Squeezing the Middle
May 5, 2008The study, by the consulting group McKinsey, found that in 12 years, 10 million fewer people could belong to the middle class than did at the beginning of the 1990s if economic growth levels do not surpass the forecast 1.7 percent, according to the German newspaper Welt am Sonntag, which had seen the report.
"The economic growth that we have experienced over the past 15 years has not been enough to reach the citizens," Frank Mattern, head of McKinsey's Germany operations, told the newspaper. "For people in the middle-income range, small growth rates are equivalent to losses."
For the report, called "Germany 2020," people are considered middle class if they earn between 70 and 150 percent of the average yearly wage in Germany, which according to McKinsey in 2006 was around 25,000 euros ($38,515).

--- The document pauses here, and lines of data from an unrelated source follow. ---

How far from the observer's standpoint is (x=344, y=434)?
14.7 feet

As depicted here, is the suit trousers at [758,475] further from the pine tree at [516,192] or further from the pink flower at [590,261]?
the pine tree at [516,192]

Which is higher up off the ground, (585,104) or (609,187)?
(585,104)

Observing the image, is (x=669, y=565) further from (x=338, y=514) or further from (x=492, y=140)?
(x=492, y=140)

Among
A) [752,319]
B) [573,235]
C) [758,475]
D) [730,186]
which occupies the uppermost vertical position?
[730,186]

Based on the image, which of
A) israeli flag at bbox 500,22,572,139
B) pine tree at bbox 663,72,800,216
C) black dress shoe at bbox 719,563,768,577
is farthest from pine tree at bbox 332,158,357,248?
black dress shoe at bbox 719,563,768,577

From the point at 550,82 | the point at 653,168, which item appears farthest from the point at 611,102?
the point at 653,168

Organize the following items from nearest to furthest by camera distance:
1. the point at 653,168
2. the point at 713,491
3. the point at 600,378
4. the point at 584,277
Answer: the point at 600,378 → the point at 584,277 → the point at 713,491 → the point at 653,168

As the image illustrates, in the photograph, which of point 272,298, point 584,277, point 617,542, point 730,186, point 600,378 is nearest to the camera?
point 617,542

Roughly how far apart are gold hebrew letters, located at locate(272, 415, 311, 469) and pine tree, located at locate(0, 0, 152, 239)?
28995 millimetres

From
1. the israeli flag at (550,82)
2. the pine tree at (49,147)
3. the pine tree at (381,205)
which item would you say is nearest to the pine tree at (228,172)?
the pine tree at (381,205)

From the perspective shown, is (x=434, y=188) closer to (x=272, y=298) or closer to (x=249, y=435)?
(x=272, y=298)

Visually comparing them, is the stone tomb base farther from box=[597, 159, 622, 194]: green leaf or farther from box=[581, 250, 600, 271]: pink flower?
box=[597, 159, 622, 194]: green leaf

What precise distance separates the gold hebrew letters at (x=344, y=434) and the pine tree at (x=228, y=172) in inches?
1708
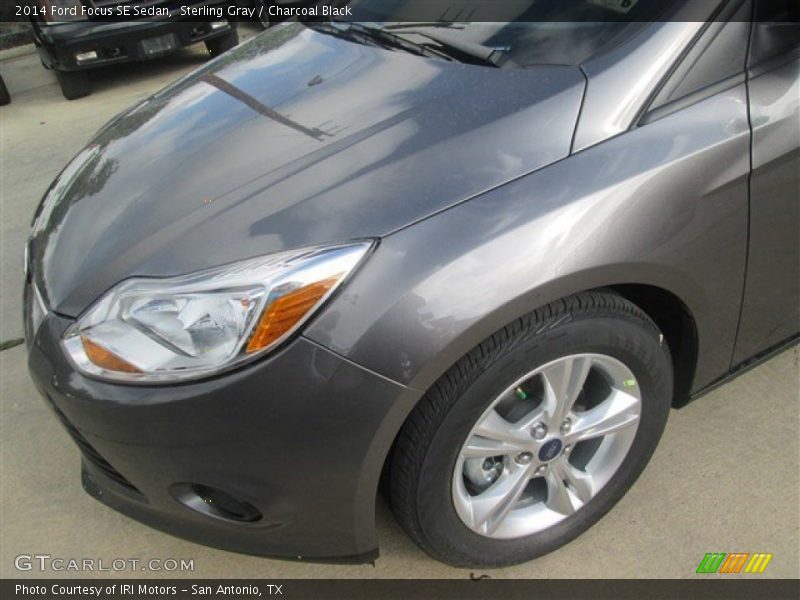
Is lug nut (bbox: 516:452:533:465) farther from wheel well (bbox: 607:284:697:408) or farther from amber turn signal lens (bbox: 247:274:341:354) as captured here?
amber turn signal lens (bbox: 247:274:341:354)

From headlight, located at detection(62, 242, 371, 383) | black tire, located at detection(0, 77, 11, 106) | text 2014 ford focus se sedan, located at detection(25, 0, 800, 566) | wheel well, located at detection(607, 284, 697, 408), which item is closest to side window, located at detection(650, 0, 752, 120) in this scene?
text 2014 ford focus se sedan, located at detection(25, 0, 800, 566)

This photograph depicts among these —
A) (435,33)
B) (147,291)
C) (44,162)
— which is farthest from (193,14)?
(147,291)

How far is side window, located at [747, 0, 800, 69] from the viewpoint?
1.61m

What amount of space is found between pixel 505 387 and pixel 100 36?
18.0 feet

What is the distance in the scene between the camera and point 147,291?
145 cm

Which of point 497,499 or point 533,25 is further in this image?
point 533,25

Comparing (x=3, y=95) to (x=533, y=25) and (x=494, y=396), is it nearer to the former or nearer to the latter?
(x=533, y=25)

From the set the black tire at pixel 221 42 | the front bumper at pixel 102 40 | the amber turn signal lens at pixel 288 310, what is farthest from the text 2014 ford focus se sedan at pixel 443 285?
the black tire at pixel 221 42

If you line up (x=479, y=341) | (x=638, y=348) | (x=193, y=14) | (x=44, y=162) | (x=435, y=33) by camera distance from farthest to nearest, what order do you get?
(x=193, y=14), (x=44, y=162), (x=435, y=33), (x=638, y=348), (x=479, y=341)

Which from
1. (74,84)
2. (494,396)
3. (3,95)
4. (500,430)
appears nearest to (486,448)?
(500,430)

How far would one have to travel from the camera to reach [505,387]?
4.81 feet

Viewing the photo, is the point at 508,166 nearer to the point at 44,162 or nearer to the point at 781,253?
the point at 781,253

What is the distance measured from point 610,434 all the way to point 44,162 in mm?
4357
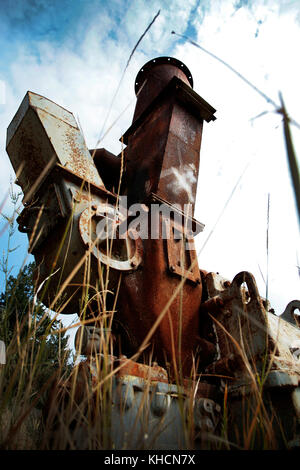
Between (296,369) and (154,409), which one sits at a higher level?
(296,369)

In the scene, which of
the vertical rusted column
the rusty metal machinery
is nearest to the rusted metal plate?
the rusty metal machinery

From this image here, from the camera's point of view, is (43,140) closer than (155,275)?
No

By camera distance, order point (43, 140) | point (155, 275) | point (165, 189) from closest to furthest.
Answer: point (155, 275) < point (43, 140) < point (165, 189)

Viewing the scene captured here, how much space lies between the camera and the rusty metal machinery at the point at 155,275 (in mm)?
1420

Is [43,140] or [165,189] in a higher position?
[43,140]

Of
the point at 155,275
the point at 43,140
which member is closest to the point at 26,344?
the point at 155,275

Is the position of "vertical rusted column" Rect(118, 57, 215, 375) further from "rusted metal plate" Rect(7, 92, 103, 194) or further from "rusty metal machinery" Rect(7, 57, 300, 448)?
"rusted metal plate" Rect(7, 92, 103, 194)

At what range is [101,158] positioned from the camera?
251 cm

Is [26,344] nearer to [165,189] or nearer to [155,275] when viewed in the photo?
[155,275]

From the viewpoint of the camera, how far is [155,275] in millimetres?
1778

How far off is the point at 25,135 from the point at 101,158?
646mm

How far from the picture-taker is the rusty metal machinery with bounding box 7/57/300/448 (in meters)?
1.42
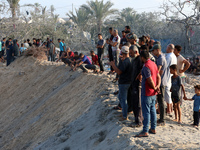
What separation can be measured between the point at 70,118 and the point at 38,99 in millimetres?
5006

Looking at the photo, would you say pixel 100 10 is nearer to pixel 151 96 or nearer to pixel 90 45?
pixel 90 45

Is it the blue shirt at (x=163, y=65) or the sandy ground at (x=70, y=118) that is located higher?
the blue shirt at (x=163, y=65)

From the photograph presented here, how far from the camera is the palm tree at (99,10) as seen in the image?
93.5 feet

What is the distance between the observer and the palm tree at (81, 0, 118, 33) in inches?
1121

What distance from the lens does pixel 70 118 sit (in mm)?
7496

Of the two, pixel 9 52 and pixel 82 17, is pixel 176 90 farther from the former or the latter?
pixel 82 17

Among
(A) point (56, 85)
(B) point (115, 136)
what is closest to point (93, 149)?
(B) point (115, 136)

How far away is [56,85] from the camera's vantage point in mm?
12398

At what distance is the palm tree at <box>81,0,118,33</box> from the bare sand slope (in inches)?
543

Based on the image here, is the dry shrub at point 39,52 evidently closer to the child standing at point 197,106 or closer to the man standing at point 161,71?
the man standing at point 161,71

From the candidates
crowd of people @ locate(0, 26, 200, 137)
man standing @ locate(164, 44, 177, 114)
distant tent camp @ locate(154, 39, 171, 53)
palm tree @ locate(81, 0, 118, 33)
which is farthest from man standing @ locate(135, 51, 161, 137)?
palm tree @ locate(81, 0, 118, 33)

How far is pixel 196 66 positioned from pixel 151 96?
12.8m

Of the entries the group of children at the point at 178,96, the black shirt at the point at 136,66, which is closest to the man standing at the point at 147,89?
the black shirt at the point at 136,66

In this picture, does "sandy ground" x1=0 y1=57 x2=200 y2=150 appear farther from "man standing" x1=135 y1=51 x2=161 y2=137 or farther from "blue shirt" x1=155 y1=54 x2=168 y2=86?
"blue shirt" x1=155 y1=54 x2=168 y2=86
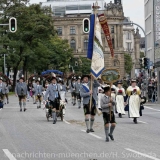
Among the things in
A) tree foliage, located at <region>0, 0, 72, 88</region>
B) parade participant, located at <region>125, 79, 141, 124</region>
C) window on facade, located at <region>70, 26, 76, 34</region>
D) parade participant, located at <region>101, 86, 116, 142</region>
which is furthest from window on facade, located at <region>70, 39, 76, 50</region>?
parade participant, located at <region>101, 86, 116, 142</region>

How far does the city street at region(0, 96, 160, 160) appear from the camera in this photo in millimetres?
14773

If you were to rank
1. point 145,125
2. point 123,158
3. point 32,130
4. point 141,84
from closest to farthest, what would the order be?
1. point 123,158
2. point 32,130
3. point 145,125
4. point 141,84

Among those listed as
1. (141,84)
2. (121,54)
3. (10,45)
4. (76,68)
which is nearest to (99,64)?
(141,84)

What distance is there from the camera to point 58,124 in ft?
83.8

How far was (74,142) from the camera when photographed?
59.0 feet

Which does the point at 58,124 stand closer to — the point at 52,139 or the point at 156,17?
the point at 52,139

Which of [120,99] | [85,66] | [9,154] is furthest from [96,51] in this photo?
[85,66]

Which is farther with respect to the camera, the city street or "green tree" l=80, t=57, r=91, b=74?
"green tree" l=80, t=57, r=91, b=74

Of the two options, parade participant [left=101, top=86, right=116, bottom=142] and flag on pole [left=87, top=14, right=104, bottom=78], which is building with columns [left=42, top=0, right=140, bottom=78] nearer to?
flag on pole [left=87, top=14, right=104, bottom=78]

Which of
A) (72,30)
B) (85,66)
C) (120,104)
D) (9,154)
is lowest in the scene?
(9,154)

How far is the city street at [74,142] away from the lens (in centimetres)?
1477

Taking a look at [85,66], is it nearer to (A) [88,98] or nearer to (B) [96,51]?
(B) [96,51]

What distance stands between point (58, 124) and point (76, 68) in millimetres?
121288

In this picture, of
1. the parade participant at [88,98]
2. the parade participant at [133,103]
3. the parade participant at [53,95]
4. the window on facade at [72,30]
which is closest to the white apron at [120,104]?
the parade participant at [133,103]
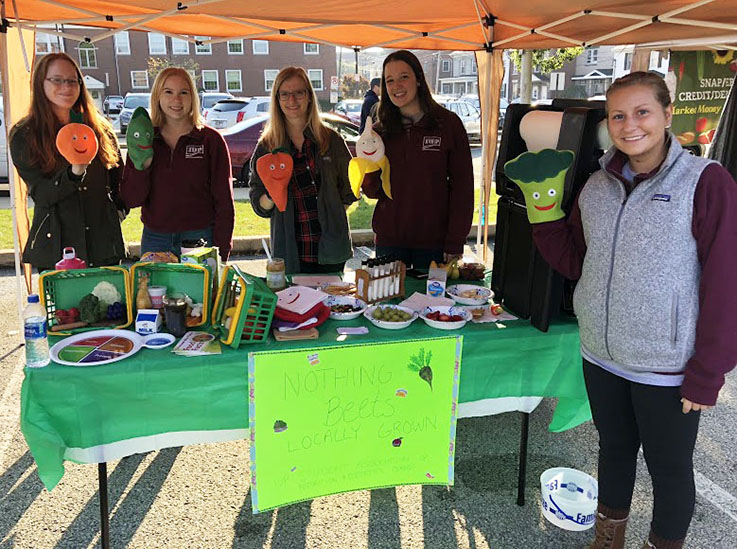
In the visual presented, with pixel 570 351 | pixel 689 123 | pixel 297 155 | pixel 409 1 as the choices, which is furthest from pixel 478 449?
pixel 689 123

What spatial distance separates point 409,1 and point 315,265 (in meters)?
1.58

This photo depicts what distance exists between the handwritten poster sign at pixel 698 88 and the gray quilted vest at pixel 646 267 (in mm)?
4134

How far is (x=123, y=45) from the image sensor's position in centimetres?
3297

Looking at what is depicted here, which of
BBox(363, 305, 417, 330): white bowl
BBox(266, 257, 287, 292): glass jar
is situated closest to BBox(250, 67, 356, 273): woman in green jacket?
BBox(266, 257, 287, 292): glass jar

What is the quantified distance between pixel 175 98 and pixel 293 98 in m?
0.58

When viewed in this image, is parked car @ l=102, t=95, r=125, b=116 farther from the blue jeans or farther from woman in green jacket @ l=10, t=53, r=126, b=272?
the blue jeans

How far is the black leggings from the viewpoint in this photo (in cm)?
164

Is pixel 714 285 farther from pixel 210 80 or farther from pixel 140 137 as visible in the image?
pixel 210 80

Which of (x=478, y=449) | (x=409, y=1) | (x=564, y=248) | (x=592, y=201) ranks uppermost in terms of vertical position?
(x=409, y=1)

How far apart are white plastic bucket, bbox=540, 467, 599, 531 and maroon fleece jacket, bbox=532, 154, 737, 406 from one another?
826 millimetres

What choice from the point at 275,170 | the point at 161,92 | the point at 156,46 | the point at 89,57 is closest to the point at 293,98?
the point at 275,170

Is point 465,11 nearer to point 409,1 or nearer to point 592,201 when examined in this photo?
point 409,1

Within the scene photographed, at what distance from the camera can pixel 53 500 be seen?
2334mm

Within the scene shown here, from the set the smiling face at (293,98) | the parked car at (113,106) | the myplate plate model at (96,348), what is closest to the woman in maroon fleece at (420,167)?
the smiling face at (293,98)
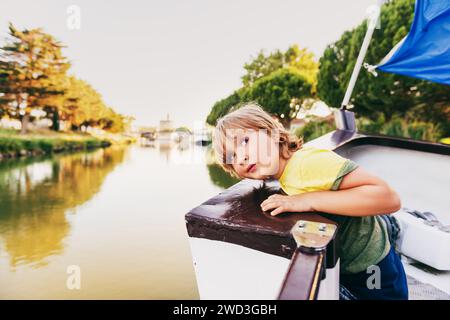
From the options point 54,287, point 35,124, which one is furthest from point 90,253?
point 35,124

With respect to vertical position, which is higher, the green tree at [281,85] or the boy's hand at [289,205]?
the green tree at [281,85]

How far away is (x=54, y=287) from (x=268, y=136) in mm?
3119

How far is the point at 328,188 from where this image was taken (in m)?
0.95

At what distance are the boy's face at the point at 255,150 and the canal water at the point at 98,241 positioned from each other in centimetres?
126

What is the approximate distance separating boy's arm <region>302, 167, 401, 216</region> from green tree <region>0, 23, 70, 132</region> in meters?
27.6

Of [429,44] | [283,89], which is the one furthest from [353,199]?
[283,89]

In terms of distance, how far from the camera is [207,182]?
29.6ft

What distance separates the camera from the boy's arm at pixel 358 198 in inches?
35.7

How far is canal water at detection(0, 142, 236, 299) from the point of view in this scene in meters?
3.26

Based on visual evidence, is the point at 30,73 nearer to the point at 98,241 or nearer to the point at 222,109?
the point at 98,241

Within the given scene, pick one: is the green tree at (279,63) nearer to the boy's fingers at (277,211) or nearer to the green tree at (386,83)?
the green tree at (386,83)

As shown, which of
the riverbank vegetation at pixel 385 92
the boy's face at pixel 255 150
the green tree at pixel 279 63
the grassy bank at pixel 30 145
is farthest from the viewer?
the green tree at pixel 279 63

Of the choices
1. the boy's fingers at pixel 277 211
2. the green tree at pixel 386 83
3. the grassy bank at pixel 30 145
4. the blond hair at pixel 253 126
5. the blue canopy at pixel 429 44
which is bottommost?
the grassy bank at pixel 30 145

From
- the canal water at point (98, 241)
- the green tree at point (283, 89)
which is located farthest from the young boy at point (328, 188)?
the green tree at point (283, 89)
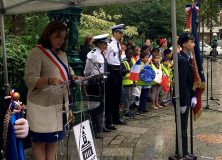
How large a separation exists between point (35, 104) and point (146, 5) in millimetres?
22556

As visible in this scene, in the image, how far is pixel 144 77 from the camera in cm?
892

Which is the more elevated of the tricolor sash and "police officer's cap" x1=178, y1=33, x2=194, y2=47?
"police officer's cap" x1=178, y1=33, x2=194, y2=47

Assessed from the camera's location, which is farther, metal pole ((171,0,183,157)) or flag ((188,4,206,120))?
flag ((188,4,206,120))

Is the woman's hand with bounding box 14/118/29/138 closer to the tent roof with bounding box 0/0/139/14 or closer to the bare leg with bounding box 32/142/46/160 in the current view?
the bare leg with bounding box 32/142/46/160

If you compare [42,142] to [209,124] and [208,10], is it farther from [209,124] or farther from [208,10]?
[208,10]

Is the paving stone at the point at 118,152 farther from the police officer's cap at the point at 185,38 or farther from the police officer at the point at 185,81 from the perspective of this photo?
the police officer's cap at the point at 185,38

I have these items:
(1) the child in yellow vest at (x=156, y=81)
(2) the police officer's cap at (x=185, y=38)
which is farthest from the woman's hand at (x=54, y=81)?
(1) the child in yellow vest at (x=156, y=81)

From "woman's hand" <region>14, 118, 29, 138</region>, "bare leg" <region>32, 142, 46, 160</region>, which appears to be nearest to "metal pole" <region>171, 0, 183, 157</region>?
"bare leg" <region>32, 142, 46, 160</region>

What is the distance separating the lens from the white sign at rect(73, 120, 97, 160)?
399 centimetres

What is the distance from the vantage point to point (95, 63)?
698 centimetres

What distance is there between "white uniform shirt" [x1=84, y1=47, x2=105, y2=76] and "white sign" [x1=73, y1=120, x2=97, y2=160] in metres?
2.87

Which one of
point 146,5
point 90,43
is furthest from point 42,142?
point 146,5

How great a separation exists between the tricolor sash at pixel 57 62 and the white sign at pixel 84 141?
592 millimetres

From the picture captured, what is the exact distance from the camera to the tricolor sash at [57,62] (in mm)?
4195
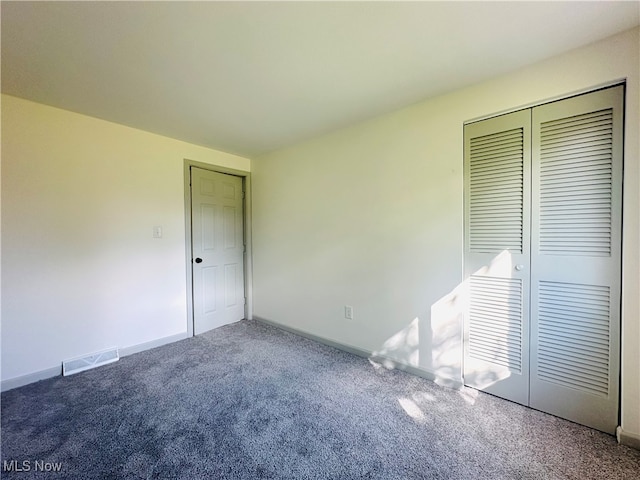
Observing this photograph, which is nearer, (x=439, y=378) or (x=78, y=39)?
(x=78, y=39)

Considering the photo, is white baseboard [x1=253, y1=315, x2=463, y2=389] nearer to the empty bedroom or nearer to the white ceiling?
the empty bedroom

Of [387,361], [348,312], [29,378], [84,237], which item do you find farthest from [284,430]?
[84,237]

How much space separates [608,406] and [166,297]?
3777 millimetres

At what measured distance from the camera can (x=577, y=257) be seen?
1.63 metres

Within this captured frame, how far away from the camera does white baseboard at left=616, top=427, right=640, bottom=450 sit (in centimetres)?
145

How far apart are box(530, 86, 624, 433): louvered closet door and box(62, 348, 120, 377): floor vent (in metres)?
3.56

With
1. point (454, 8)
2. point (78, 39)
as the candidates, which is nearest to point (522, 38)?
point (454, 8)

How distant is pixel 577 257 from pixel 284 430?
2.13 meters

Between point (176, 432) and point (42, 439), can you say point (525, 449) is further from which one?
point (42, 439)

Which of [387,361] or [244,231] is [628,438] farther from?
[244,231]

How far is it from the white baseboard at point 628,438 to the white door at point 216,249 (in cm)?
366

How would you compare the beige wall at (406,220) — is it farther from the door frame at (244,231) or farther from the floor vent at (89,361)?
the floor vent at (89,361)

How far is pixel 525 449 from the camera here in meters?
1.46

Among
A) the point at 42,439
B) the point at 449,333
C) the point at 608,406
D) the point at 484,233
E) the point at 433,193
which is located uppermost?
the point at 433,193
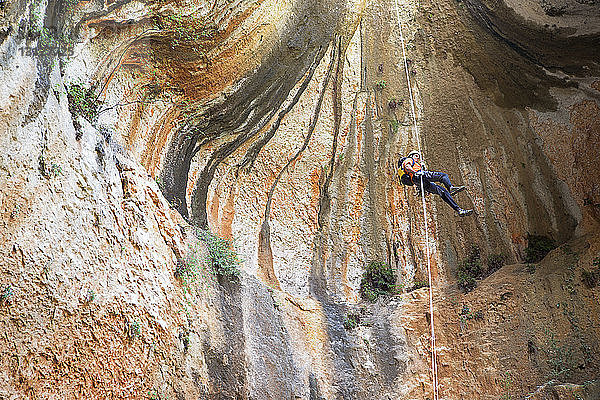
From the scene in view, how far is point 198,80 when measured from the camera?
1020 cm

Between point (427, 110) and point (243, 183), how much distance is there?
16.6 feet

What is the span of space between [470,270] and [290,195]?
181 inches

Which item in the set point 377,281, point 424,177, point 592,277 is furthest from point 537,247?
point 377,281

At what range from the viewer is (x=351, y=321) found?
32.0ft

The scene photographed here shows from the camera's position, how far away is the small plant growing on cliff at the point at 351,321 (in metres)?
9.70

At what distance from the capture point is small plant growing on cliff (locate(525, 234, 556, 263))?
33.3ft

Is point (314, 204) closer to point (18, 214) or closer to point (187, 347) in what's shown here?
point (187, 347)

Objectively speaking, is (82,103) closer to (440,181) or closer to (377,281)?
(440,181)

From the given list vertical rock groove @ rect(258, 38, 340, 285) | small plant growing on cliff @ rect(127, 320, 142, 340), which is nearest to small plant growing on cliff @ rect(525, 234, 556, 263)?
vertical rock groove @ rect(258, 38, 340, 285)

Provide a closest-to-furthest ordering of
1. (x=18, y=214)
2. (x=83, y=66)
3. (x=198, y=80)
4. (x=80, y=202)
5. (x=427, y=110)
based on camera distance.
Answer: (x=18, y=214) < (x=80, y=202) < (x=83, y=66) < (x=198, y=80) < (x=427, y=110)

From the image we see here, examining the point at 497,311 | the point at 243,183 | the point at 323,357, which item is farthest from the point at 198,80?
the point at 497,311

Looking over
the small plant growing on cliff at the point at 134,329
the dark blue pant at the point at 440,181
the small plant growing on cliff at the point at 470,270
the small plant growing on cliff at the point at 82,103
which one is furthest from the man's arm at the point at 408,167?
the small plant growing on cliff at the point at 82,103

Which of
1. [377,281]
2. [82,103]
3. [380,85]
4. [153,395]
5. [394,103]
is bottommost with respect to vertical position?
[153,395]

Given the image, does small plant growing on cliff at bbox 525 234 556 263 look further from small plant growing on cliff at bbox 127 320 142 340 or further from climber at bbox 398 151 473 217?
small plant growing on cliff at bbox 127 320 142 340
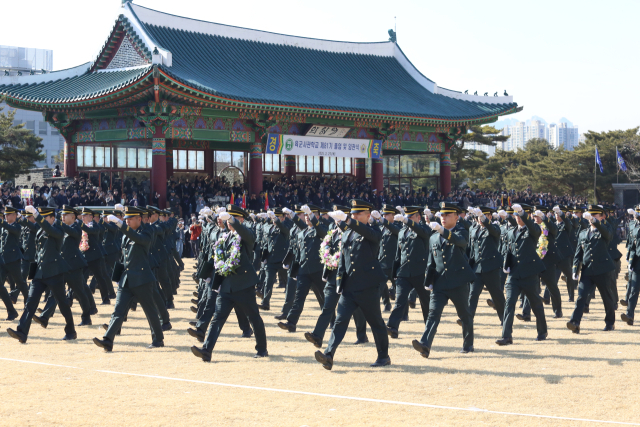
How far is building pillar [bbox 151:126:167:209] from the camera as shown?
26.1 meters

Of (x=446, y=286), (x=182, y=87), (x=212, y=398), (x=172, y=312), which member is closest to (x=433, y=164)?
(x=182, y=87)

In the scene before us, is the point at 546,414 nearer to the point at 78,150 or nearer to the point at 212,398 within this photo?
the point at 212,398

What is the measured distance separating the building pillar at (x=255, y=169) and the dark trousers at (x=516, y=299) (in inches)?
775

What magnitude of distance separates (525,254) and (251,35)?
84.3ft

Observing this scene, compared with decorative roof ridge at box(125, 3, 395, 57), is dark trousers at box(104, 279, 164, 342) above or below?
below

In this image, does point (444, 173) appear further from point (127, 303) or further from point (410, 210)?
point (127, 303)

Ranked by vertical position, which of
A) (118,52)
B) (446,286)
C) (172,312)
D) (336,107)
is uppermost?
(118,52)

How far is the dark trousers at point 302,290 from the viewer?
10.9 meters

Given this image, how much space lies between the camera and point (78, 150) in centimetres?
2955

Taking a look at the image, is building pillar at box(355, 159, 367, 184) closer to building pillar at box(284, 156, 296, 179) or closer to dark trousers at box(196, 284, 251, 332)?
building pillar at box(284, 156, 296, 179)

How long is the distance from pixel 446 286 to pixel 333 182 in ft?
84.9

The researchers painted two scenarios for Germany. In the first, economic growth would proceed as predicted and almost 30 percent of Germans would fall out of the middle class.
A second, more positive scenario has the German economy growing at a more dynamic rate, around three percent annually. According to that forecast, average per capita income could rise some 40 from 2006 to around 36,000 euros. McKinsey based its calculations, according to the article, on research into eleven industrial sectors which make up more than 50 percent of the German economy.
The last time Germany experienced growth rates of three percent was in the middle of the 1980s, but McKinsey researchers have said reaching those levels again is not unrealistic.
"We are proceeding on the assumption that we can reach a growth rate of three percent and well before 2020," Mattern said. "The world economy is growing at four percent."
The ends are growing
The numbers correspond to a report put out the DIW economics institute at the beginning of March that found the group of middle-income earners was shrinking while substantial growth was occurring at the two ends of the income spectrum: the rich and the poor.
While the number of middle-income earners remained stable from 1992 to 2000 at 62 percent of the population, it had fallen to 54 percent by 2006, researchers found. That corresponds to a decrease from 49 to 44 million people in the middle-income range.
In the period from 1996 to 2006, the number of wealthy people earning more than 200 percent of the average income level went from 6.4 to 9.2 percent and the number of poor earning less than 50 percent of the average increased from 7.3 to 11.4 percent.
Old-age poverty
According to a survey by the Emnid research institute published in the Bild am Sonntag newspaper, almost three-quarters of Germans think that in a few years, poverty among the elderly will be the biggest problem the country faces.
The poll found that 73 percent thought the days of expecting a comfortable retirement with a state-provided pension were soon to be a thing of the past. The concern is especially acute among women and those between 50 and 64 years of age, the paper said.